A partir de 17 ans, j’ai été tourmenté par des doutes sceptiques qui m’ont très vite amené à la philosophie. A 20 ans, peu après la mort de mon père, je suis tombé sur cette phrase dans les carnets de Simone Weil – l’un des plus beaux aphorismes de la Terre de l’Univers et de Marseille, où elle l’a rédigé –qui décrivait parfaitement mon sentiment.
L’esprit n’est forcé de croire à l’existence de rien (subjectivisme, idéalisme absolu, solipsisme, scepticisme : voir les Upanishads, les Taoïstes et Platon, qui, tous, usent de cette attitude philosophique à titre de purification). C’est pourquoi le seul organe de contact avec l’existence est l’acceptation, l’amour. C’est pourquoi beauté et réalité sont identiques. C’est pourquoi la joie et le sentiment de réalité sont identique.
Simone Weil, Carnets
Plus tard, je suis sans le vouloir revenu des centaines de fois à cet aphorisme, et j’ai sans bien m’en rendre compte commencé une (courte) collection de citations allant dans le même sens (je pense à Rilke notamment disant qu’en tombant amoureux de Lou Andrea Salome, il eut l’impression pour la première fois de rencontrer quelqu’un d’absolument réel). Peut-être que l’amour est en effet le sens de la réalité. L’amour de soi (rien de mal là-dedans), le sens de sa réalité. L’amour d’untel, le sens de sa réalité. Et même : l’amour des pierres et des brindilles, des pince-oreilles et des balais brosse le sens de leur réalité à eux.
[1] Analógicamente, no es imposible que la nada de nuestro yo (la negación de toda conciencia, de toda sensación, de toda diferenciación en el tiempo o en el espacio) sea una realidad. Lo cierto es que ni podemos imaginárnosla ni menos ubicar en ella la dicha: satisfacción de la voluntad, no su perdimiento.

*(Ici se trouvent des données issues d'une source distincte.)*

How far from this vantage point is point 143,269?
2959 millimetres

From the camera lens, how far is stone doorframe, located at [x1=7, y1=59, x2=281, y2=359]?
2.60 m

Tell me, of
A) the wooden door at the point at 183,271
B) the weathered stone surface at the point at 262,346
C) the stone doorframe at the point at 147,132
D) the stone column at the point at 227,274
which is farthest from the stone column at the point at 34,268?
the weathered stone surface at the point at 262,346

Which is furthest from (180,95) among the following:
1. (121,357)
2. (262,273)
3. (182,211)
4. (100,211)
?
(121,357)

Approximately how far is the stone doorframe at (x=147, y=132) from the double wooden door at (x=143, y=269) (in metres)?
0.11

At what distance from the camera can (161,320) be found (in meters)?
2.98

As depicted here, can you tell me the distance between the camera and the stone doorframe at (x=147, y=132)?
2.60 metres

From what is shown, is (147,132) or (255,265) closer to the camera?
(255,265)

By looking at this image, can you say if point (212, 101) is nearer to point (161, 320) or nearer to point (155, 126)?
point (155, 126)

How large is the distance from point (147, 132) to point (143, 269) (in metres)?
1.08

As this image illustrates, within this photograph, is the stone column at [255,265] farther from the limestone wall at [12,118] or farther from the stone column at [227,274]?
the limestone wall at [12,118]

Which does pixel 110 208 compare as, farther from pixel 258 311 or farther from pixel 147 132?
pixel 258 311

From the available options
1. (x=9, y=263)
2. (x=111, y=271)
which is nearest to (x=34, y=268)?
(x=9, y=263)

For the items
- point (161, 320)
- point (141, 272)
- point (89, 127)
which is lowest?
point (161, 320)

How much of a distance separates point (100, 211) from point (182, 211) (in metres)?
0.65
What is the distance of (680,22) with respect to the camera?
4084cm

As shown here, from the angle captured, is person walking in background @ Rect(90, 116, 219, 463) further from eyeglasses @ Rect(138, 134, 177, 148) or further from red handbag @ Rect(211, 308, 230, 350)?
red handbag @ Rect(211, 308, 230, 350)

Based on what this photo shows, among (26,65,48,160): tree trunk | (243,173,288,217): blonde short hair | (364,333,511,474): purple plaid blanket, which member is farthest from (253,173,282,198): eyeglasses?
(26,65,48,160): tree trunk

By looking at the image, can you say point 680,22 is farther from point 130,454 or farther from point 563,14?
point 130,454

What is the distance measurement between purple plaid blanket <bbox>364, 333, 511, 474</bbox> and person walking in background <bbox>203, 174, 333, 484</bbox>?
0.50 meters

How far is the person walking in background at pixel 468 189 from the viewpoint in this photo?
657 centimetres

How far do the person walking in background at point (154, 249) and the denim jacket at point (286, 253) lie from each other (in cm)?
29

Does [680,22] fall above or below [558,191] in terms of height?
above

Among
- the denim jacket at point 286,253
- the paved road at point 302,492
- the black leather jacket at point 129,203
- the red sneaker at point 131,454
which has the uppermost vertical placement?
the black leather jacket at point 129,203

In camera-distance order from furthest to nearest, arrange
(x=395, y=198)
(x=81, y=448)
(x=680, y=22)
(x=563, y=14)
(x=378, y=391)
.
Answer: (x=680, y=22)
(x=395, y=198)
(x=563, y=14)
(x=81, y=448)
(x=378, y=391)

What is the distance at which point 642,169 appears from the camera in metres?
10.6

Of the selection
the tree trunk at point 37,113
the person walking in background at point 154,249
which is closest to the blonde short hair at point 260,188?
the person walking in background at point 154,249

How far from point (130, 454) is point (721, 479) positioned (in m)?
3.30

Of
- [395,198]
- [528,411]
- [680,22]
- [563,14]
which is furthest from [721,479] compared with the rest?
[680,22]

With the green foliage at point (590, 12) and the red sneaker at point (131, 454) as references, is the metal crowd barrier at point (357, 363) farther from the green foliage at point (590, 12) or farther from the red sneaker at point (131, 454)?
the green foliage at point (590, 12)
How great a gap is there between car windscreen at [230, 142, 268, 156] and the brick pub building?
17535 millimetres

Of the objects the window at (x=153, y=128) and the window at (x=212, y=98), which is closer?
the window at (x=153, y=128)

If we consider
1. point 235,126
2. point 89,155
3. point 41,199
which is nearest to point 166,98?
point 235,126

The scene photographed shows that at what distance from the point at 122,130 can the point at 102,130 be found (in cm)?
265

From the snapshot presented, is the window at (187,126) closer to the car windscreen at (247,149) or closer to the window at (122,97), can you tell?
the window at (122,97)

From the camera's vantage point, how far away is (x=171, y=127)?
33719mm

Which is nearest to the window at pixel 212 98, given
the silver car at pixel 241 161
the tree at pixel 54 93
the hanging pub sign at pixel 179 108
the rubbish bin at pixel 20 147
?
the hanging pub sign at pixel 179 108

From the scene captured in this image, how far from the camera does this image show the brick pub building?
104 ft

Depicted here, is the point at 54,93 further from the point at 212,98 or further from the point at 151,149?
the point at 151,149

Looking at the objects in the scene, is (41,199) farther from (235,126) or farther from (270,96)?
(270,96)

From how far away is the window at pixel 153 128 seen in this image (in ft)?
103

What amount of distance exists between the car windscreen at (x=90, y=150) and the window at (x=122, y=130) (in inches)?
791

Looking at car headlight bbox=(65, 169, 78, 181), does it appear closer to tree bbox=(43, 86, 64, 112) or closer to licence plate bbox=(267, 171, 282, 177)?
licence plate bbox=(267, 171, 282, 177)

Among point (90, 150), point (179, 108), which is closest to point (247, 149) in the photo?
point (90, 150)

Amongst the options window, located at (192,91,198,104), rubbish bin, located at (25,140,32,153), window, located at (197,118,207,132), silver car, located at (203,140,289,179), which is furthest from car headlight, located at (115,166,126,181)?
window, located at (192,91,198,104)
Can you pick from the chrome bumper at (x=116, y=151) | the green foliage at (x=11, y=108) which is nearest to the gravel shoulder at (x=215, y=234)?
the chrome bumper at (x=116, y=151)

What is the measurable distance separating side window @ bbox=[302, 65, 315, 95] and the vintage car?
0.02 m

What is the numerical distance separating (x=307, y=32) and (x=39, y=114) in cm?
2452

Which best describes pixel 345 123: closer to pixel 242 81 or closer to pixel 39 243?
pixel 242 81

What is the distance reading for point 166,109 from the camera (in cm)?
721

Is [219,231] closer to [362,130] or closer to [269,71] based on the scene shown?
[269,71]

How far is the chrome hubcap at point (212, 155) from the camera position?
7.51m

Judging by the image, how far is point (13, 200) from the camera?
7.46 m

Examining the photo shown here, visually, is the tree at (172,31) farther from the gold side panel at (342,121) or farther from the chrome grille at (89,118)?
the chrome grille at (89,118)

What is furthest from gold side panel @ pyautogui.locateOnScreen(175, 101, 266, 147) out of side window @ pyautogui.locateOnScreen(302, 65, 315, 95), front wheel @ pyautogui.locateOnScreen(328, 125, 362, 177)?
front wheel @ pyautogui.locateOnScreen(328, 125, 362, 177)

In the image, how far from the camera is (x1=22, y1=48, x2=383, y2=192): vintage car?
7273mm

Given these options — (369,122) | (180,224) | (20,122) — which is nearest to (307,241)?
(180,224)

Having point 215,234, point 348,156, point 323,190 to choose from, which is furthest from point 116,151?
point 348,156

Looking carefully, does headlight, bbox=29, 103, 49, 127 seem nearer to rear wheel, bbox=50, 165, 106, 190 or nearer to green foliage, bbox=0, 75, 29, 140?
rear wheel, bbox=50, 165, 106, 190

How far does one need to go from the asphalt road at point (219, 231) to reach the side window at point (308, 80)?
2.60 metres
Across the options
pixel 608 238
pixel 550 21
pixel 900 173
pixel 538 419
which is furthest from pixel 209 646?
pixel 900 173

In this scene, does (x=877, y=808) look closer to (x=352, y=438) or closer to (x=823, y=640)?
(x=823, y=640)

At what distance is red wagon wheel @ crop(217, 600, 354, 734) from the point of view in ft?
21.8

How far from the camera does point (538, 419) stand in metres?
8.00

Analogously, it is not impossible that the nothingness of our self (the negation of all consciousness, all sensation, all differentiation in time or space) may be a reality. What is certain is that we can neither imagine it nor much less locate in it bliss: satisfaction of the will, not its loss
Analogiquement, il n’est pas impossible que le néant de notre moi (la négation de toute conscience, de toute sensation, de toute différenciation dans le temps ou l’espace) soit une réalité. Ce qui est certain, c’est que nous ne pouvons ni l’imaginer ni encore moins y situer la félicité : la satisfaction de la volonté, non sa perte.
[2] Créée par Grandjean, Martin (2014), disponible sur Wikipedia.
[3] De manière surprenante, cela ne semble pas marcher pour la haine. Si je le hais ce qui me semble mauvais pour lui me semblera sans doute bon pour moi, ou (s’il est méchant et fait du mal à d’autres) bon pour ceux à qui il nuit, j’ai du mal à imaginer que cela puisse me sembler bon tout court.